* **本文**:
_ _ _

以下、本発明の好適な実施の形態について詳細に説明する。なお以下に説明する本実施形態は特許請求の範囲に記載された本発明の内容を不当に限定するものではなく、本実施形態で説明される構成の全てが本発明の解決手段として必須であるとは限らない。
1.第1の構成例
上述したように、従来の位相差検出方式では信号の積分がセンサーで行われており、センサーの出力信号が位相差信号となっている。この方式は、例えば3次元計測等に利用されている。即ち、2次元センサーを用いて各画素での測距を行い、測定対象の3次元情報を取得する。
位相差検出方式は、送信信号と受信信号の位相差(時間差)を測定するので、一種の時間デジタル変換器と考えられる。しかしながら、送信信号を自発する必要があることや、センサーで位相差に変換していることから、時間デジタル変換器として用途が限られている。例えば、2つの信号経路の遅延差の測定や、PLLにおける位相差検出等に従来の位相差検出方式の時間デジタル変換器を適用することは困難である。
図1は、本実施形態の回路装置の第1の構成例である。回路装置100は、パルス信号生成部40(パルス信号生成回路)、積分処理部60(積分処理回路)、測定部30(測定回路)を含む。なお、本実施形態は図1の構成に限定されず、その構成要素の一部を省略したり、他の構成要素を追加したりする等の種々の変形実施が可能である。例えば、図1では基準クロック信号RFCKがパルス信号生成部40に入力されているが、これに限定されず、基準クロック信号RFCKを位相又は周波数の基準として生成されたクロック信号がパルス信号生成部40に入力されてもよい。
図1の回路装置100は、入力信号SG1と基準クロック信号RFCKの位相差を検出し、入力信号SG1と基準クロック信号RFCKの遷移タイミングの時間差をデジタル値(時間差データTQ)に変換する時間デジタル変換回路である。
図2は、本実施形態における位相差(時間差)測定の手法を説明する図である。なお以下では、各信号の遷移タイミングが信号の立ち上がりエッジである場合を例に説明するが、信号の遷移タイミングはこれに限定されない。即ち、遷移タイミングは信号レベルが変化するタイミングであればよい。
パルス信号生成部40は、基準クロック信号RFCK及び入力信号SG1に基づいて、パルス信号PSG1を生成する。また、積分処理部60は、パルス信号PSG1に基づいて、基準クロック信号RFCKの立ち上がりエッジと入力信号SG1の立ち上がりエッジの間の位相差に対応する位相差信号PH1を生成する。測定部30は、位相差信号PH1から、基準クロック信号RFCKの立ち上がりエッジと入力信号SG1の立ち上がりエッジの間の位相差を求める。例えば、基準クロック信号RFCKの1周期を360度として、位相差が60度だったとする。測定部30は、位相差信号PH1から位相差60度を求め、その位相差60度を表すデジタル値を時間差データTQとして出力する。或いは、基準クロック信号RFCKの1周期をTRFとした場合に、位相差60度を時間差TDF=(60度/360度)×TRFに変換し、その時間差TDFを表す時間差データTQを出力する。

_ _ _

* **元データ**:

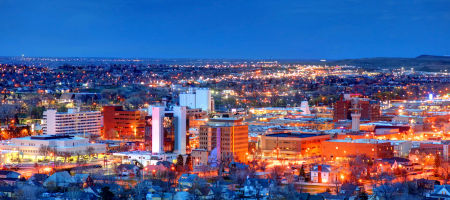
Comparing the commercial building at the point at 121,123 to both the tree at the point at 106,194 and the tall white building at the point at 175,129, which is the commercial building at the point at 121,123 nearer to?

_ _ _

* **課題**:
本文の次の一文を英語に訳してください。「図1の回路装置100は、入力信号SG1と基準クロック信号RFCKの位相差を検出し、入力信号SG1と基準クロック信号RFCKの遷移タイミングの時間差をデジタル値(時間差データTQ)に変換する時間デジタル変換回路である。」

* **解答**:
The circuit device 100 in FIG. 1 is a time-to-digital conversion circuit that detects the phase difference between the input signal SG1 and the reference clock signal RFCK and converts the time difference between the transition timings of the input signal SG1 and the reference clock signal RFCK into a digital value (time difference data TQ).